Es la misma Iglesia que llevó bajo palio durante casi 40 años al dictador Franco. Cuando sus obispos saludaban brazo en alto junto al dictador y los curas desfilaban con las tropas golpistas. Esa Iglesia que tiene más del 80% del patrimonio histórico-artístico de España, con inmensas propiedades inmobiliarias y agrícolas. La misma que desde 1998 y gracias a una ley franquista de 1946, inmatriculó propiedades a su nombre.
Sin olvidar que la Iglesia ha escondido a sus pederastas y que ha tenido miles de miembros de la Iglesia que han abusado de niños y niñas. Ahora, se permite el presidente de la Conferencia Episcopal Española y arzobispo de Valladolid, Luis Argüello, hablar del colapso de la democracia y de acusar que “cuando un Estado olvida la ética se convierte en una banda de ladrones”.
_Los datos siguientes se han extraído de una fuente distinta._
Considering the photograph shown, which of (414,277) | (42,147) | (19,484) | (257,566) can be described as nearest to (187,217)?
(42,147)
Un Estado aconfesional que tiene los Acuerdos de 1979 con la Santa Sede, que sustituyeron al Concordato de 1953 y que estructuran unos privilegios en materia jurídica, económica, educativa y religiosa. Una Iglesia que se sobreestima y que pretende darnos explicaciones sobre el colapso de la democracia, que ellos no utilizan en su institución. En la que piden que sus fieles acepten unas determinadas referencias éticas.
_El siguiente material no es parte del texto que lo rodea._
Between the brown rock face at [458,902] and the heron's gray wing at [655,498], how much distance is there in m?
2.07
Un cinismo hipócrita de una Iglesia con pecados secretos no confesados. Que se atreve a hablar de ética y de acusar que “cuando un Estado olvida la ética se convierte en una banda de ladrones”. Aparte de cuestionar que el Estado tiene que mantener una verdadera neutralidad en cuestiones relacionadas con la vida, el sexo o la identidad. Pero, que ellos no guardan. Reivindicando el principio de subsidiariedad y advirtiendo del riesgo de que el Estado sustituya progresivamente la iniciativa de la sociedad civil mediante un modelo basado en ayudas permanentes.
Lo que ha provocado la respuesta del Gobierno, a través de una carta del ministro de Presidencia, Félix Bolaños. que muestra su “sorpresa” y alude directamente a la expresión “banda de ladrones”. “Para mostrarle que su razonamiento no es solo injusto, sino profundamente contraproducente, con la siguiente pregunta: “¿Qué le parecería si un miembro del Gobierno calificase a la Iglesia entera como banda de agresores sexuales? A las pruebas me remito».
«Evidentemente sería falso y profundamente injusto”, le dice Bolaños al presidente de la Conferencia Episcopal Española, Luis Argüello. Está claro que la Iglesia española se cree con la potestad de poder hacer política y de hacer partidismo «en favor de las fuerzas de la derecha y la ultraderecha”. Cuando debería de guardar una situación de respeto y objetividad, en vez de un cinismo hipócrita e interesado.